Adaptive Seeds: 20 Years of Climate-Resilient Seed Stewardship
By Farmer Spreadsheet Academy
TL;DR: Adaptive Seeds champions climate-resilient, open-pollinated varieties through restorative farming and seed stewardship in the Pacific Northwest.
- Adaptive Seeds breeds and sells climate-adapted, open-pollinated seeds.
- They practice regenerative farming, growing 75% of their seeds.
- Droughts led to innovative solutions like rotational grazing.
- They maintain genetic diversity while scaling seed production.
- The project promotes seed sovereignty and ecological resilience.
Why it matters: Regional seed companies like Adaptive Seeds are vital for food security, offering diverse, climate-adapted varieties often overlooked by larger industry players.
Do this next: Explore open-pollinated seed varieties suitable for your local climate and growing conditions.
Recommended for: Farmers, gardeners, and seed savers interested in practical regenerative agriculture and climate-resilient food systems.

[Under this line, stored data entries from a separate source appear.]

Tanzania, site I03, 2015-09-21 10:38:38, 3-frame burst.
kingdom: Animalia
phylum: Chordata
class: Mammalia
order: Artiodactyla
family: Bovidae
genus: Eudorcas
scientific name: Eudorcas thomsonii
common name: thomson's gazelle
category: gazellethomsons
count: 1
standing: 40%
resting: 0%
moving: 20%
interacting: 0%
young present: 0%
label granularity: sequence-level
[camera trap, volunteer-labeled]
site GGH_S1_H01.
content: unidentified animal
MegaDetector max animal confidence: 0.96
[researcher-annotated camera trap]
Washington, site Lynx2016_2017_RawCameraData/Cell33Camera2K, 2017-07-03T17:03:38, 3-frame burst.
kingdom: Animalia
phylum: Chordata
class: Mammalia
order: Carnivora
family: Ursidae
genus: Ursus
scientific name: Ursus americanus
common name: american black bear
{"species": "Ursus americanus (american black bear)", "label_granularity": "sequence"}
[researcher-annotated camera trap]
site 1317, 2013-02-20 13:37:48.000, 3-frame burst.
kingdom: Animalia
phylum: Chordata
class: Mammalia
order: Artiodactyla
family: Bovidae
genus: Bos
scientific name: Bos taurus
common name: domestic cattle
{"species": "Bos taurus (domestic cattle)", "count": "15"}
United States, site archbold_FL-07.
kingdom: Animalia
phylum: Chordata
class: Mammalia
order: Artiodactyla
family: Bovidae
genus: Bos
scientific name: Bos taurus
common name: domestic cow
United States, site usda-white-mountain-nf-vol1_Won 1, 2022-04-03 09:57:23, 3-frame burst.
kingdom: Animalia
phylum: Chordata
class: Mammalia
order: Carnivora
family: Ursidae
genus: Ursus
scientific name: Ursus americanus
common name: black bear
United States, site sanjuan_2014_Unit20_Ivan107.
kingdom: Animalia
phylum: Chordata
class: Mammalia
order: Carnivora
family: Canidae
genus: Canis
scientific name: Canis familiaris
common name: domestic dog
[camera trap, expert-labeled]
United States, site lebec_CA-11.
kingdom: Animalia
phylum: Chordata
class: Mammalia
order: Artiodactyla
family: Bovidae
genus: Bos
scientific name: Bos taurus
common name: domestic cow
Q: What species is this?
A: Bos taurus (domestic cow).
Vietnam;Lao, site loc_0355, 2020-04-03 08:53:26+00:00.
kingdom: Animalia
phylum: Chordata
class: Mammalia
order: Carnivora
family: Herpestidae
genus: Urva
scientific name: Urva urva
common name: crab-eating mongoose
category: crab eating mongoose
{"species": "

Episode 59 of the Seed Farmer Podcast features Sarah Kleeger, co-founder of Adaptive Seeds in Sweet Home, Oregon, discussing two decades of hands-on seed stewardship and climate adaptation strategies. Kleeger and her partner Andrew Still established Adaptive Seeds in 2009 following a 2006 "Seed Ambassadors Project" through Northern and Eastern Europe, where they connected with seed stewards preserving open-pollinated varieties despite restrictive European seed laws. This experience directly shaped their mission to steward rare, diverse, and resilient seed varieties adapted to the Pacific Northwest and short-season northern climates. The podcast explores their practical regenerative farming approach on their 35-acre certified organic farm, where they grow over 75% of the seeds they sell. Their operation demonstrates real-world adaptation to climate challenges, particularly severe regional droughts that eliminated irrigation access in 2021, prompting innovative responses including rotational grazing with heritage pigs and perennial cover crop strategies. Kleeger discusses their on-farm breeding projects and commercial seed production, which in 2012 encompassed 225 varieties of garden vegetables, herbs, flowers, grains, and dry beans—with approximately 80% available commercially through their catalog. The episode provides expert practitioner insights into maintaining seed isolation distances (500 feet apart for pollen management), soil building on marginal farmland, and scaling seed production while preserving genetic diversity. Their work exemplifies permaculture-aligned regenerative practices, including water conservation and catchment systems, and demonstrates how small regional seed companies can respond to seed industry consolidation by developing open-pollinated varieties specifically bred for organic systems. The podcast content reflects Kleeger's deep commitment to seed sovereignty and ecological resilience, offering concrete methodologies for farmers and gardeners seeking to build climate-adapted seed systems.